# Music in foreign languages



## zwanglos (Jan 13, 2010)

I'm interested in foreign languages in general and love listening to good music in different languages. I'm looking to broaden my music selection in a few languages that I haven't explored much before. Specifically I'm looking for:
- Japanese
- French
- Russian

Though if you've got good songs in languages other than those three, would like to hear them too!

If you know a good place to get them, too, that'd be great.

Thanks.


----------



## Geodude (Nov 22, 2009)

In French I really enjoy MC Solaar





 
TTC





 
Menelik (this track is a japanese band with a french vocalist)





 
Serge Gainsbourg (the MC Solaar backing track is based round a sample from this)


----------



## fiasco (Dec 25, 2009)

...I have loads of J-music. My favorites are indie, ska, and alternative (_not_ visual kei, though) rock, but I have pretty much every genre, including enka, so you can just say what you want. I've also got Korean and Mandopop (I think the only Cantopop I have is by Kary Ng). Being a pretty big Bollywood fan, I've got lots of Filmi songs (in Hindi) as well.

Not-so-abundant others: Arabic, Irish Gaelic, Spanish, Italian, Persian.


----------



## Wanderling (Dec 27, 2009)

French: Mélanie Pain, Charles Aznavour, Emilie Simon, Noir Désir, Indochine, Serge Gainsbourg, La Rue Kétanou...

I'll probably think of others later on and add them.


----------



## Geodude (Nov 22, 2009)

Francoise Hardy has a wonderful voice!


----------



## fiasco (Dec 25, 2009)

And enter SPAM! Sorry, I couldn't resist. Here is some Irish, Korean, Hindi, and Japanese:
(Irish in particular is beautiful, imo)

























(Bips cannot really dance well, but this song is still pretty classic...)​ 




Everyone loves YUI, don't they.


----------



## FiNe SiTe (Dec 11, 2009)

i like listening to a german band called Rammstein.


----------



## Robatix (Mar 26, 2009)

Well, in the name of restraint, I'd better stop, but here's a sampling of Japanese music that I personally enjoy. If you were to share a brief summary of your own favorite artists or bands, that might perhaps aid us in making more targeted suggestions.


----------



## zwanglos (Jan 13, 2010)

> Well, in the name of restraint, I'd better stop, but here's a sampling of Japanese music that I personally enjoy. If you were to share a brief summary of your own favorite artists or bands, that might perhaps aid us in making more targeted suggestions.


Fair enough, though I'm just looking to broaden my musical selection in general, listen to things I haven't heard before, etc.

The foreign language I've listened to the most is German. Someone mentioned Rammstein, and they're okay. My favorite album from them was *Reise, Reise*.

| Records for processing |
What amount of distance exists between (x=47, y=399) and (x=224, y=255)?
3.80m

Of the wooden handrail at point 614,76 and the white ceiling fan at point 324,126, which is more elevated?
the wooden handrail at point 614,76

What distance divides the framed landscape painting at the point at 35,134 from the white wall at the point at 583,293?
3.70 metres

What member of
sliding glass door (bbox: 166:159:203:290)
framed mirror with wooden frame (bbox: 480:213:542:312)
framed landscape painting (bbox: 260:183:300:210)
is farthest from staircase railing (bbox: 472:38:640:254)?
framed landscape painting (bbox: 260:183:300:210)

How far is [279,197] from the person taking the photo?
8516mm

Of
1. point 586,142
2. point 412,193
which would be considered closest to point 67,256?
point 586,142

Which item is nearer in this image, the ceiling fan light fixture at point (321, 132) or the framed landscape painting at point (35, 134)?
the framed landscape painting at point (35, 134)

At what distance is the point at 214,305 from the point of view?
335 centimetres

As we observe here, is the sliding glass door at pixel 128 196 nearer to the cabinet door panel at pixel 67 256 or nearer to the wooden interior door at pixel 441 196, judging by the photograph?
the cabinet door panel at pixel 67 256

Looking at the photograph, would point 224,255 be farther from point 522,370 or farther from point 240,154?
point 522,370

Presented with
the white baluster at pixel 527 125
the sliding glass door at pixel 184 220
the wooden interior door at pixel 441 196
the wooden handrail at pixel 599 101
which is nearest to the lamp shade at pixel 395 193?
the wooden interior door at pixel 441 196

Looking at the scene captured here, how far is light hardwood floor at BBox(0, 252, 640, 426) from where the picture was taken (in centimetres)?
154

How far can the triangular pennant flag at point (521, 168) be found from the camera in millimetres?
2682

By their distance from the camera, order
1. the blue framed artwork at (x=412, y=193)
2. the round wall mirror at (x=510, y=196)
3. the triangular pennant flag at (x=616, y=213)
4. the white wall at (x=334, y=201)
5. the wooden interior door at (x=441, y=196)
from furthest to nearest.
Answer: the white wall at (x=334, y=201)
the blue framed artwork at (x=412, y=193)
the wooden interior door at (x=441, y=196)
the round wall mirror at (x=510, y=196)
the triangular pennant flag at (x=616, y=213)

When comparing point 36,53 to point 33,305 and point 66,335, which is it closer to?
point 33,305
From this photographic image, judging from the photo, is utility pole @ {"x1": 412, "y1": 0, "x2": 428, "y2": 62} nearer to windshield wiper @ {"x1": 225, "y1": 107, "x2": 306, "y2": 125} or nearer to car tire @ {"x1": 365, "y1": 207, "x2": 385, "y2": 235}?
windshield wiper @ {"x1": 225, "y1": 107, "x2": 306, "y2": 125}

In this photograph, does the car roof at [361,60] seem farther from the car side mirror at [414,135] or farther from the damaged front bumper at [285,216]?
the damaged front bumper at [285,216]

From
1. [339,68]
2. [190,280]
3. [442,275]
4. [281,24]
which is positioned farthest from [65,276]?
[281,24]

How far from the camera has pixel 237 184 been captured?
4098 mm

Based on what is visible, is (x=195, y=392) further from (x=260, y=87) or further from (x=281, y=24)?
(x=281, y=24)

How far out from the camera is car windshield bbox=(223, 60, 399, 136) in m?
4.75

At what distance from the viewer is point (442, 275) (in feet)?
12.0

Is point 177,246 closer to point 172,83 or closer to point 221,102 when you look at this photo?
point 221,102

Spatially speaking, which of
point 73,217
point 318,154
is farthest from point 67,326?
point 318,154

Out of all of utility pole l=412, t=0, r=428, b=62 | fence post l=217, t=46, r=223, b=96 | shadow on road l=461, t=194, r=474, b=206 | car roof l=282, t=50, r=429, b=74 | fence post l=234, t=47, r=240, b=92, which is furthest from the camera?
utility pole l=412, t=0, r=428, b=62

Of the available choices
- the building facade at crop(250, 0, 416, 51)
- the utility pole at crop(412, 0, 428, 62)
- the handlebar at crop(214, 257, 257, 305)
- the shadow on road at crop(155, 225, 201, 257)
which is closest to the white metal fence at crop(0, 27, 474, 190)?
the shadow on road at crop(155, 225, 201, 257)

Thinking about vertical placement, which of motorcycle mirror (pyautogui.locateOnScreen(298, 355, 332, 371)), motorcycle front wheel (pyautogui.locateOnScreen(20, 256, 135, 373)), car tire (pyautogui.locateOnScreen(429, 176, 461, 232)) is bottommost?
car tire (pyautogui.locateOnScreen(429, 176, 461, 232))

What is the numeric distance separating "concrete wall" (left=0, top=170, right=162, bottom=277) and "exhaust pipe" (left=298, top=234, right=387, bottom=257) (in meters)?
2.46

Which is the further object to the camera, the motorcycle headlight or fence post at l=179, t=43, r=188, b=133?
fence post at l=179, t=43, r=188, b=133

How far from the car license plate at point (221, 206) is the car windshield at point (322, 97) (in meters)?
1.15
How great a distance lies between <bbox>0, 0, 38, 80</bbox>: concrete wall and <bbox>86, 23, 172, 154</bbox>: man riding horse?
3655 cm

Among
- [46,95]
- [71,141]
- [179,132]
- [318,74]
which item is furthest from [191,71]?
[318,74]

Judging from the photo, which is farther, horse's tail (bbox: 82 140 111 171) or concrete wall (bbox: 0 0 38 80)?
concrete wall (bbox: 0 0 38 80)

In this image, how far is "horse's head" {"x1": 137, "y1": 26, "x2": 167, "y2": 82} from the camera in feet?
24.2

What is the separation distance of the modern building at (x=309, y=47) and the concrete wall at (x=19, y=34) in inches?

| Directions |
(a) Write out the passage of the forum thread on music in foreign languages that opens with the words containing "Not-so-abundant others: Arabic, Irish" and closes with "La Rue Kétanou...".
(b) Pick out and copy every line of the entries that contains the string "flag". Case counts.

| In response |
(a)
Not-so-abundant others: Arabic, Irish Gaelic, Spanish, Italian, Persian.


----------



## Wanderling (Dec 27, 2009)

French: Mélanie Pain, Charles Aznavour, Emilie Simon, Noir Désir, Indochine, Serge Gainsbourg, La Rue Kétanou...

(b)
How far can the triangular pennant flag at point (521, 168) be found from the camera in millimetres?
3. the triangular pennant flag at (x=616, y=213)
the triangular pennant flag at (x=616, y=213)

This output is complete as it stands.